The Rock Drawings of Alta constitute the most important piece of evidence in favour of the existence of human activity in the confines of the Great North during the prehistoric period. Studied from 1967, the petroglyphs of the Alta fjord in the province of Tromsø were immediately classed among the leading rock art sites in the world. Close to the Arctic Circle, they are a valuable illustration of human activity between 6 200 and 2 500 BP in the Northern Hemisphere.
They are primordial evidence of the fauna, representing reindeer, elks, bears, dogs and/or wolves, foxes, hares, geese, ducks, swans, cormorants, halibut, salmon and whales, and of the environment. They also depict boating, hunting, trapping and fishing scenes, as well as people taking part in dances and ritual acts. In the final phase, some agricultural activities, rendered precarious by the climate, appear to have supplemented certain staples traditionally provided by hunting and fishing.
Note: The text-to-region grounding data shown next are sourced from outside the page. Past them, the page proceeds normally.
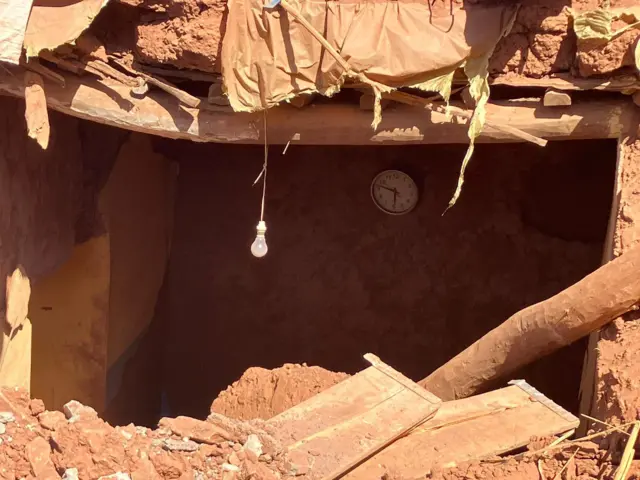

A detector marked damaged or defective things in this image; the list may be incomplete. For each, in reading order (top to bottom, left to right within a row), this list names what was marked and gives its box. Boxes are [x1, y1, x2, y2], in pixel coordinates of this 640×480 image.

torn tarp [221, 0, 520, 113]
broken wooden beam [0, 67, 632, 143]
broken wooden beam [420, 244, 640, 402]
broken concrete chunk [62, 400, 97, 422]
broken concrete chunk [161, 438, 199, 454]
broken concrete chunk [160, 414, 232, 444]
splintered wood [264, 352, 440, 480]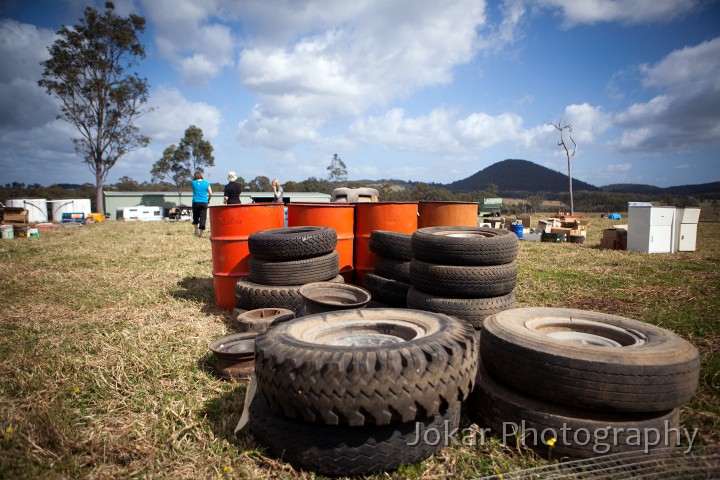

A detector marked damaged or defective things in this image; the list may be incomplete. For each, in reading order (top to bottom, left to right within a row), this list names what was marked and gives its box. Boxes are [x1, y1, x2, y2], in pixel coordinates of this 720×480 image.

rusty orange barrel [208, 202, 284, 308]
rusty orange barrel [286, 203, 356, 284]
rusty orange barrel [352, 202, 420, 286]
rusty orange barrel [416, 200, 478, 228]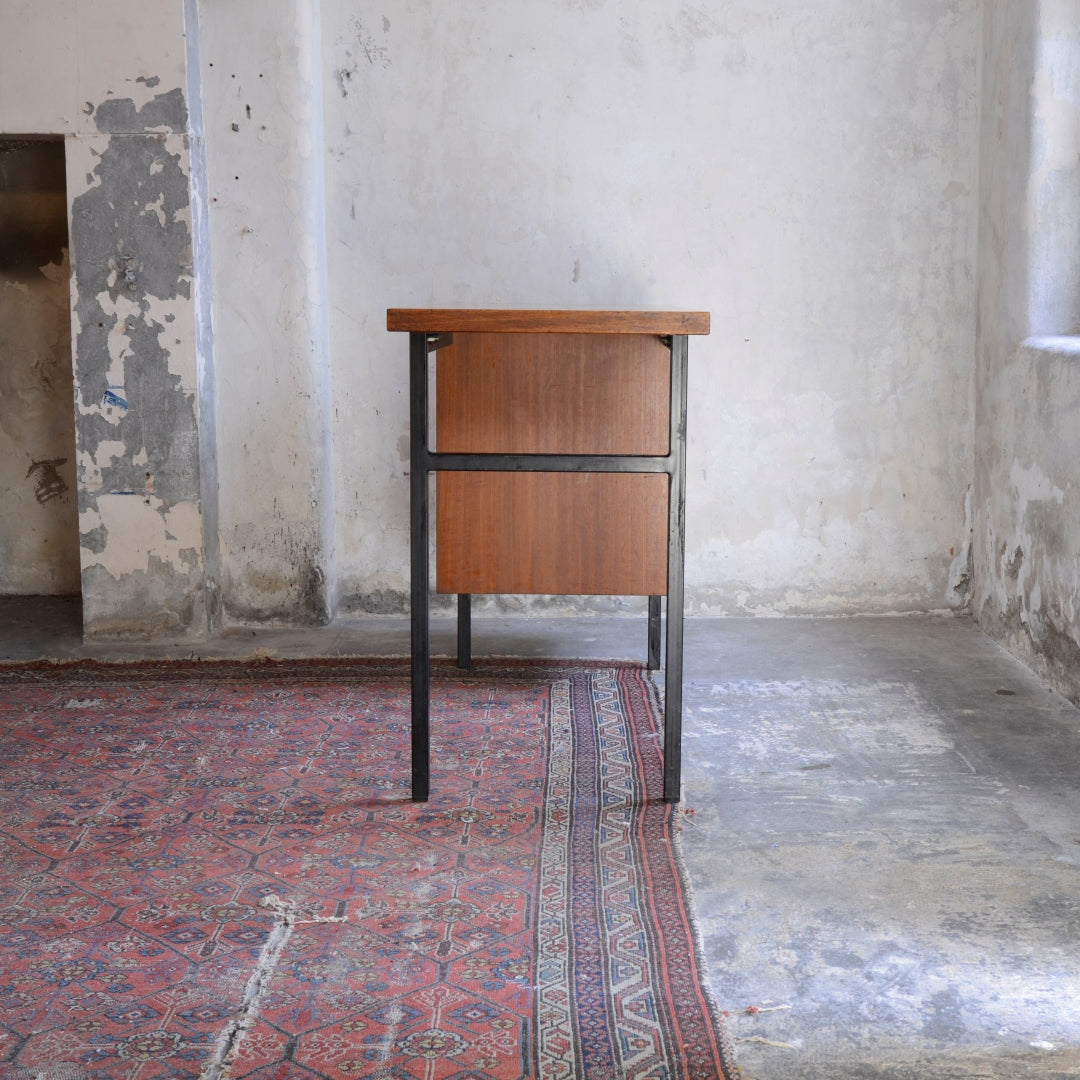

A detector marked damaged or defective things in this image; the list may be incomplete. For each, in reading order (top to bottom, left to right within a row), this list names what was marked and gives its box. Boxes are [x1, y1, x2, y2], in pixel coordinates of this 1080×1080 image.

peeling plaster wall [0, 139, 78, 596]
peeling plaster wall [0, 0, 214, 635]
peeling plaster wall [196, 0, 334, 626]
peeling plaster wall [324, 0, 984, 617]
peeling plaster wall [976, 0, 1080, 704]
Dating of the rock carvings
It is assumed that the rock carvings in Alta were made close to the sea, on rocks by the beach. As the land rose and new, smooth rocks appeared, these were used for carvings. The oldest panels are therefore high above the modern sea level, while the younger carvings are located further down in the landscape. It is unclear whether the rock paintings had the same close attachment to the sea and the beach.
Based on the metres above sea level (26,5-8,5 m.a.s.l.), professor Knut Helskog at Tromsø Museum - The University Museum has dated the rock carvings in Alta to the period from around 4200 B.C. to 200 A.D. Within this long period of time the rock carvings are divided into five different phases based on stylistic changes (Helskog 2000):
Phase 1: 4200-3300 B.C.
Phase 2: 3300-1800 B.C.
Phase 3: 1800-900 B.C.
Phase 4: 900-100 B.C.
Phase 5: 100 B.C.-200 A.D.
In his thesis for the dissertation for the degree of Philosophiae Doctor at the University of Tromsø, Jan Magne Gjerde (Gjerde, 2010) suggests that the rock carvings in Alta are thousand years older than previously assumed:
Phase 1: 5200-4200 BC
Phase 2: 4200-3000 BC
Phase 3: 3000-2000 BC
Phase 4: 1700-1200 BC
Phase 5: 1100-200 BC
At the end of the last ice age, the land 'rebounded' after the bulk of the ice melted, and so this part of Norway slowly lifted by a process known as isostasy. The ice sheet reached its greatest extent and thickness 20 000 years ago, and most melting occurred between 16 000 and 10 000 years ago. As the ice retreated, coastlines rebounded. This uplift did not stop when the ice had melted, it continues to this day.
Thus any particular group of hunters and fishers had only a limited band of glacier-smoothed rock on which to make their engravings, with later groups forced (except during the short summer) to use the intertidal zone for their artworks.